◆ SOURCE:
■ ■ ■ ■
Closed dpny518 closed 6 years ago
Your training data (commonvoice or librispeech) uses sentences, sequence of words compared with single words of Speech Commands Dataset used here. If you look at the audio waves, the silence gaps between the words are relatively long and obvious to detect. I would imagine that RNN picks up "silence gap" as "space" in sentences pretty soon. Alternatively (probably better) an attention layer would learn to focus on single words quickly. So training with sequence of words is not much different from using single words in theory, but in practice, it might take much longer to train.
You will need to increase the model size, especially RNN size, adding extra RNN layers or attention layer. Start with the short sentences and gradually increases the sentence length.
■ ■ ■ ■
◆ EXERCISE MATERIAL:
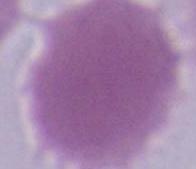

1000x magnification. An erythrocyte is seen. Micrograph.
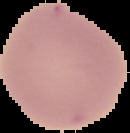
Summary:
  - Image type: cell region segmented out of the field of view; surrounding area masked to black
  - Malaria status: uninfected
  - Preparation: thin blood smear
  - Image size: 130×133 pixels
■ ■ ■ ■
◆ WHAT TO DO:
**a.** Swap "thin blood smear" for "thin film" in the blood smear records and write them out again with nothing else changed, leaving out the pictures.
**b.** Carry on the forum reply about training a speech model on full sentences from where it stops.
The speech-model text and the blood smear records are unrelated to each other.

◆ EXERCISE RESULTS:
**a.**
1000x magnification. An erythrocyte is seen. Micrograph.
Summary:
  - Image type: cell region segmented out of the field of view; surrounding area masked to black
  - Malaria status: uninfected
  - Preparation: thin film
  - Image size: 130×133 pixels

**b.**
The key to recognise new words is for the model to learn a good sound-character(s) mapping. You could play with the granularity (e.g. syllables or phonemes) of the mapping, depending on your data size.
Good luck:-)
If I train the data for example of commonvoice or librispeech data(lots of data but not exact same phrases repeated over and over), how would I do keyword spotting for a new word like huschen
"Generalisation. The c-model is able to learn unseen words, e.g. recognizing 'night' from learning 'NIne' and 'rIGHT', recognizing 'follow' as 'foow' (missing 'l' sound) from learning 'Four' 'dOWn' and 'nO'"